Selbstständig oder angestellt: Der Status von IT-Beratern ist seit vielen Jahren ein heikles Thema und treibt die Unternehmen um. Schließlich hat eine fehlerhafte Vertragszuordnung gravierende Konsequenzen: Liegt keine selbstständige Tätigkeit vor, kommt ein Arbeitsverhältnis zwischen Auftraggeber und dem eingesetzten IT-Berater zustande – und zwar rückwirkend auf den Zeitpunkt der erstmaligen Umsetzung des Scheinwerk- bzw. Scheindienstvertrages. Sozialversicherungsrechtlich haftet der (neue) Arbeitgeber rückwirkend für die Sozialversicherungsbeiträge (Arbeitgeber- und Arbeitnehmeranteile, ggf. zzgl. Säumniszuschläge). Dies betrifft in der Regel die zurückliegenden vier Jahre, bei vorsätzlichem Verhalten sogar einen Zeitraum von 30 Jahren. Um sich diesem Risiko nicht auszusetzen, verzichten einige Unternehmen sogar ganz auf den Einsatz von selbstständigen IT-Beratern. Dies gilt insbesondere seitdem das Bundessozialgericht mit den sog.
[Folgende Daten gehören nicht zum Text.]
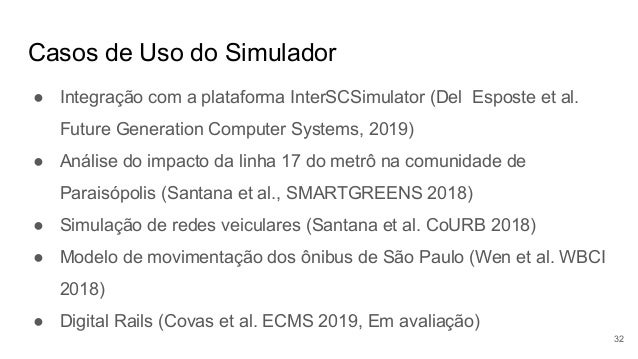 Casos de Uso do Simulador ● Integração com a plataforma InterSCSimulator (Del Esposte et al. Future Generation Computer Sy...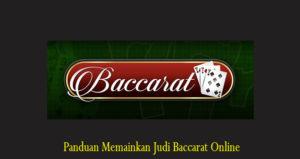 Panduan Memainkan Judi Baccarat Online
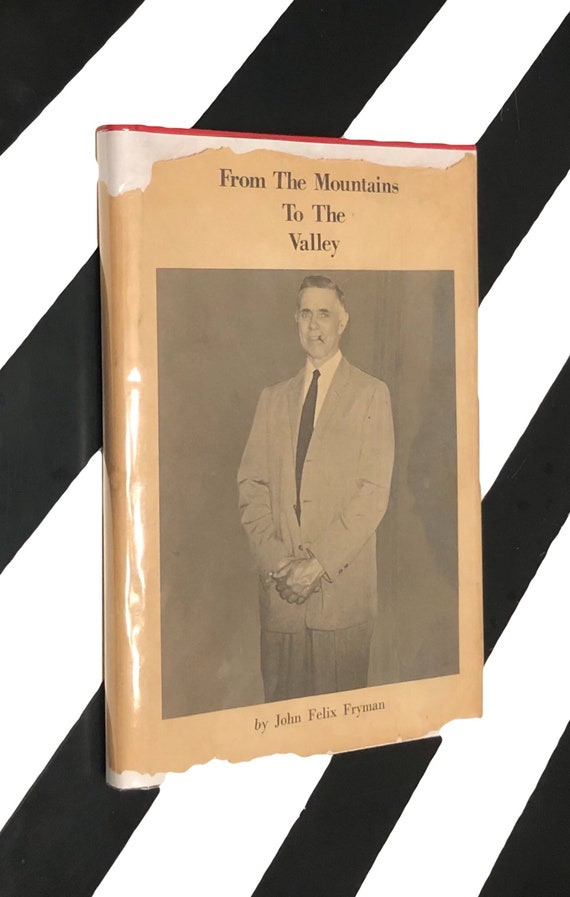 From the Mountains to the Valley by John Felix Fryman (1971) hardcover signed book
Honorararzt-Entscheidungen die Abgrenzungskriterien nochmals deutlich geschärft hat. Das jetzt veröffentlichte Urteil des Landessozialgericht Baden-Württembergs vom 20.4.2021 (Az. L 9 BA 1381/18) sorgt nun aber für den sprichwörtlichen Silberstreif am Horizont: Das Gericht bejahte die Selbstständigkeit eines IT-Beraters, der überwiegend für einen Kunden im Supportbereich tätig war, und weicht von der strikten Rechtsprechung des BSG (ein wenig) ab.

I. Sachverhalt

Der IT-Berater schloss mit dem Auftraggeber einen Dienstvertrag ab, wonach er für einen Stundensatz von EUR 56,00 (zzgl. MwSt.) Dienstleistungen bei einem Endkunden des Auftraggebers erbringen sollte. Die Leistung selbst war in acht Unterprunkte aufgegliedert und recht generisch im Vertrag beschrieben, z.B. „Support bei der Implementierung/Weiterentwicklung von standardisierten IT-Prozessen, Methoden und Tools und den Gesamtfahrzeug- und DMU-Bereichen von RD“. Der Dienstvertrag sah keine verbindlichen Arbeitszeiten oder ein Arbeitszeitkontingent vor. Vereinbart war allein ein fristloses Kündigungsrecht des Kunden, sollte der IT-Berater für einen Zeitraum von 4 Wochen an der Leistungserbringung gehindert sein. Der IT-Berater wurde vor Ort als Experte für Systemumstellungen sowohl in der Hotline wie auch dem Ticketsystem des Supports eingesetzt. Dabei wurden die Fragen der Kunden in einer Ringschaltung durch ihn wie auch durch andere zum Teil abhängig beschäftigte Mitarbeiter des Endkunden beantwortet. Der IT-Berater bearbeitete im Bereich des Supports allein die Anfragen, die seinen Zuständigkeitsbereich betrafen. Sofern er nicht erreichbar war, blieben die seinen Bereich betreffenden Anfragen bis zu seinem nächsten Einsatz unbeantwortet oder andere Mitarbeiter des Kunden übernahmen die Beantwortung der Fragen. Neben den Support-Arbeiten erledigte der IT-Berater auch Workshops und Rohbautemplateschulungen, die etwa 20 % seiner Arbeitszeit ausmachten. Absprachen erfolgten über einen zuvor benannten Ansprechpartner des Endkunden. Dem IT-Berater wurde aus Sicherheitsgründen ein Laptop des Endkunden zur Verfügung gestellt.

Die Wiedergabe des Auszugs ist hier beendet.